Action item:
Working from the top of the records below, reproduce each line exactly, ending once you have written the line containing "IEMOCAP contains two-party".

Task material:

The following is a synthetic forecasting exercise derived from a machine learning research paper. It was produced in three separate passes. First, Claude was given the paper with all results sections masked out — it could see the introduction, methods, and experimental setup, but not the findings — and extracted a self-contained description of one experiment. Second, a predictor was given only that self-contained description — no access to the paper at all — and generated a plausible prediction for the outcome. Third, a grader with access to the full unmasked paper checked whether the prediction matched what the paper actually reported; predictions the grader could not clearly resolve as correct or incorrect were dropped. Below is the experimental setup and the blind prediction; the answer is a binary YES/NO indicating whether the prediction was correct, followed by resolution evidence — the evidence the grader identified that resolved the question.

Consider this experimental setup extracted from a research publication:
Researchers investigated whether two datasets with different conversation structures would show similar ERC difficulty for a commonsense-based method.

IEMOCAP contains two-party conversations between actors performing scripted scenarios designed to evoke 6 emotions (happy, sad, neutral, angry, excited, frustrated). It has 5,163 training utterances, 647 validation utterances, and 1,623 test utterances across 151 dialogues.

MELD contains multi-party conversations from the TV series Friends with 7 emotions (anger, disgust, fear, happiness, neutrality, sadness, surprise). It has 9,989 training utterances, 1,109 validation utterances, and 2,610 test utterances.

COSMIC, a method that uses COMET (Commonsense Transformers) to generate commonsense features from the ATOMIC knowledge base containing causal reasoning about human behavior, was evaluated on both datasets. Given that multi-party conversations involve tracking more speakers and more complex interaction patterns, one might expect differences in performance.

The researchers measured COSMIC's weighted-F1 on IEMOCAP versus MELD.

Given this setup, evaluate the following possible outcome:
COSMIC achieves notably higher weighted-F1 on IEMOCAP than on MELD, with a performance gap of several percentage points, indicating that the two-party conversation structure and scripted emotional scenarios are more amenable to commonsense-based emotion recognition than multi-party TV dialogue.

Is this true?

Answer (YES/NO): NO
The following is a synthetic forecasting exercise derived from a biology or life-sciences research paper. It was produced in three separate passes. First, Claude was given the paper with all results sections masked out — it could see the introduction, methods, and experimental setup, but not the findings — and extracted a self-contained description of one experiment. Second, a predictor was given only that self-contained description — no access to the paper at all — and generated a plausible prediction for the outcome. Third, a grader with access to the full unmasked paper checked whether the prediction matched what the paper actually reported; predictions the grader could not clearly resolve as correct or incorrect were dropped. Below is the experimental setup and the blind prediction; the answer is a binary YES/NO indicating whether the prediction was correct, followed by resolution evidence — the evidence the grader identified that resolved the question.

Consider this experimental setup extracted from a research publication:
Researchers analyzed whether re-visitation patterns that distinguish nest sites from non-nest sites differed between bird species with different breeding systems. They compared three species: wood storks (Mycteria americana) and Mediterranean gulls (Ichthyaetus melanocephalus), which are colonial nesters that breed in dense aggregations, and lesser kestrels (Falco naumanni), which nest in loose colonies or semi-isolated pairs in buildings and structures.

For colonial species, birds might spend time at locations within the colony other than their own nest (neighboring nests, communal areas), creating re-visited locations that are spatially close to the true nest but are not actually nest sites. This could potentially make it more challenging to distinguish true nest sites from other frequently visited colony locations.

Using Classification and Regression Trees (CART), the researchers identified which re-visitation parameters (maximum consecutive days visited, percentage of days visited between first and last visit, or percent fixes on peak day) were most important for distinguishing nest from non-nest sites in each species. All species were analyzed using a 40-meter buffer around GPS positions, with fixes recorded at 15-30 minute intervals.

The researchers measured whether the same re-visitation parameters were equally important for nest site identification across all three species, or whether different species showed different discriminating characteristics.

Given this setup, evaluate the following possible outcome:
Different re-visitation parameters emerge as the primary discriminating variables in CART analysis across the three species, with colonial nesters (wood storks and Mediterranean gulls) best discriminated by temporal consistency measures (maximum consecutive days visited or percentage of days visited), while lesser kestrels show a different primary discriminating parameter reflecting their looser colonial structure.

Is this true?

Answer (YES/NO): NO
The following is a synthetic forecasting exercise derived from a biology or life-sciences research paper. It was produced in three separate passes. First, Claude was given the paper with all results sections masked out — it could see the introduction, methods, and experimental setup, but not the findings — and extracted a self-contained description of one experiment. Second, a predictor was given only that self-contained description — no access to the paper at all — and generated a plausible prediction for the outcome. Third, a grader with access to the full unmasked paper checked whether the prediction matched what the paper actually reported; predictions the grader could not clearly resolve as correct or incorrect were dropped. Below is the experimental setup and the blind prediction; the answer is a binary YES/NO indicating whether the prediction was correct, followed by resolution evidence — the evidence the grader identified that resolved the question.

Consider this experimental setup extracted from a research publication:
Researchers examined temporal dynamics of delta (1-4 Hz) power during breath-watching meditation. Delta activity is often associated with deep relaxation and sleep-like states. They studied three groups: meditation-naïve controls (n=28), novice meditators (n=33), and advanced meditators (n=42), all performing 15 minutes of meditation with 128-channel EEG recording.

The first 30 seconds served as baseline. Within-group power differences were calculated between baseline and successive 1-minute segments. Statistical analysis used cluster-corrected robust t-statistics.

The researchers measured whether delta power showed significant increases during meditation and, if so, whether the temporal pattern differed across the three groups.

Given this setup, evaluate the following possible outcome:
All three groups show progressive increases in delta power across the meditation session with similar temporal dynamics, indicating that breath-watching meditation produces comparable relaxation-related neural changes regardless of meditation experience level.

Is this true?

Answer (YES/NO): NO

Task result:
The following is a synthetic forecasting exercise derived from a machine learning research paper. It was produced in three separate passes. First, Claude was given the paper with all results sections masked out — it could see the introduction, methods, and experimental setup, but not the findings — and extracted a self-contained description of one experiment. Second, a predictor was given only that self-contained description — no access to the paper at all — and generated a plausible prediction for the outcome. Third, a grader with access to the full unmasked paper checked whether the prediction matched what the paper actually reported; predictions the grader could not clearly resolve as correct or incorrect were dropped. Below is the experimental setup and the blind prediction; the answer is a binary YES/NO indicating whether the prediction was correct, followed by resolution evidence — the evidence the grader identified that resolved the question.

Consider this experimental setup extracted from a research publication:
Researchers investigated whether two datasets with different conversation structures would show similar ERC difficulty for a commonsense-based method.

IEMOCAP contains two-party conversations between actors performing scripted scenarios designed to evoke 6 emotions (happy, sad, neutral, angry, excited, frustrated). It has 5,163 training utterances, 647 validation utterances, and 1,623 test utterances across 151 dialogues.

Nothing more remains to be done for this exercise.